A user utilizing a computing device often accesses internet websites for a variety of reasons. The internet websites provide services and benefits to the general public. However, the internet websites have come under attack. The problem is that the power in computing devices enables them to send hundreds or thousands of requests to major email service providers and attempts to access private websites, without human intervention.
The computing device's ability to demonstrate intelligence has been described by a Turing Test, based on a human differentiating between a computing device and a human. A modification of the Turing Test reversing the roles is the Reverse Turing Test (RTT), based on a computer differentiating between a computing device and a human. Based on the RTT scenario, Completely Automated Public Turing Tests to Tell Computers and Humans Apart (CAPTCHA), also known as Human Interactive Proof (HIP), was developed to ask a user to complete a simple challenge-response test generated and graded by the computing device to determine if the user is a human or a computing device. The test, CAPTCHA, should be relatively easy for humans to pass but difficult for automatic computer programs (i.e., bots) to pass.

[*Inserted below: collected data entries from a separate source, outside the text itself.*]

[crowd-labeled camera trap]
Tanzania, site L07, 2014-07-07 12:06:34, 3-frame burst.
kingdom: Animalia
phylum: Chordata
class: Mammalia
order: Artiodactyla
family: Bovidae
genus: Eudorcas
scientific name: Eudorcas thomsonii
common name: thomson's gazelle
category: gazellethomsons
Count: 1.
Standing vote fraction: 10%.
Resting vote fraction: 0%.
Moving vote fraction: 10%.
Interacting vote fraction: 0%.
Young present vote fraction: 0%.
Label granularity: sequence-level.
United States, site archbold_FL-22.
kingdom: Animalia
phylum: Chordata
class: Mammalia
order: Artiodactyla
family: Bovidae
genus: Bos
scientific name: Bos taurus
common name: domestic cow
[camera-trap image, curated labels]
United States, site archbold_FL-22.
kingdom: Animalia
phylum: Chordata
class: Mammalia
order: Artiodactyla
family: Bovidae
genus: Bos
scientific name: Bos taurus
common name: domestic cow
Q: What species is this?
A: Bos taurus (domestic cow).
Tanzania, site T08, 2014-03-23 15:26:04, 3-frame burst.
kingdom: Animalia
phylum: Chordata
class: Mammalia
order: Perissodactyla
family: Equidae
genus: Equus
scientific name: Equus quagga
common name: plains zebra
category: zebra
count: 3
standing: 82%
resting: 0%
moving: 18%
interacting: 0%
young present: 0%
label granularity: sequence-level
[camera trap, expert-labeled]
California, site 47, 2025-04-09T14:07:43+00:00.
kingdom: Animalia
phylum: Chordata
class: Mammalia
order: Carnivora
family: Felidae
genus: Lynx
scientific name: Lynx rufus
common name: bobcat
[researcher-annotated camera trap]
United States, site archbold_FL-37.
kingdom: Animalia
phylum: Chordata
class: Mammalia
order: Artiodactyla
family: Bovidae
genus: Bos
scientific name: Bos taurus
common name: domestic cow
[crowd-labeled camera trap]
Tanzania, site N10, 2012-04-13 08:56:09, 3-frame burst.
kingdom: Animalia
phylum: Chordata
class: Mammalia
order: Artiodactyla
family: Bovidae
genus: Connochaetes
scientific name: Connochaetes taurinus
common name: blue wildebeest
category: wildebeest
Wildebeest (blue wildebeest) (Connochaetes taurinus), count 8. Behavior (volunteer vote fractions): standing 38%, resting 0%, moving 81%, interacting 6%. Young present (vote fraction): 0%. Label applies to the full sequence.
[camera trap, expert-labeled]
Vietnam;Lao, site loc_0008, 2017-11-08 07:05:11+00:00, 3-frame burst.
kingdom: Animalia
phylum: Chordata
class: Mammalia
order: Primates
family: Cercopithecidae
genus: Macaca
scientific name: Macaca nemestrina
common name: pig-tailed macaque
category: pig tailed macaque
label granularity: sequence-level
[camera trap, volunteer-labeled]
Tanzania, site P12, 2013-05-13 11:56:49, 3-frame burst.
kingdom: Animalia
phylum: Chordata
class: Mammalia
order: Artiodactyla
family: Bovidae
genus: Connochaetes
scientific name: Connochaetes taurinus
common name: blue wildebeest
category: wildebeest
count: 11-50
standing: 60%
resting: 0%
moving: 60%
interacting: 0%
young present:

CAPTCHAs have been proposed or deployed in applications. Traditionally, CAPTCHAs are based on text in which characters, typically English letters and numbers, are properly arranged and sophisticatedly distorted to prevent bots from segmenting the image of the text into individual characters and recognizing them. Conventional text-based CAPTCHAs are easy to generate and to grade, intuitive to humans, independent of different cultures and education backgrounds, and scalable to fit a large range of applications. Early approaches focus on disabling bots from recognizing characters in a CAPTCHA. However, research results show that computers are very good, better than humans, at recognizing single characters, even if these characters are highly distorted. Modern text-based CAPTCHAs rely on the difficulty of character segmentation rather than individual character recognition. With advances of computing technologies and segmentation algorithms, the gap between humans and bots has been increasingly narrowed. Conventional text-based CAPTCHA would eventually be unsuitable as a reverse Turing test: it would be too easy to prevent bots from passing the test or too hard for humans to recognize the characters. Alternative solutions to text-based CAPTCHAs are needed.
There have been efforts to develop non-text-based CAPTCHAs. A problem in designing non-text based CAPTCHAs is the difficulty in building a database with a sufficiently large set of classified, high-entropy entries. Building a large database that meets deployment requirements is expensive and very labor intensive. Another problem is that the database may not add new entries quickly and may not add a substantial amount of entries. After generating CAPTCHAs for a period of time, the entries in the database may be exhausted. Thus, not having new CAPTCHAs may cause repeatedly use of the previously used entries in the database, resulting in reduced security.
Thus, there is a need to address the afore-mentioned problems for CAPTCHAs.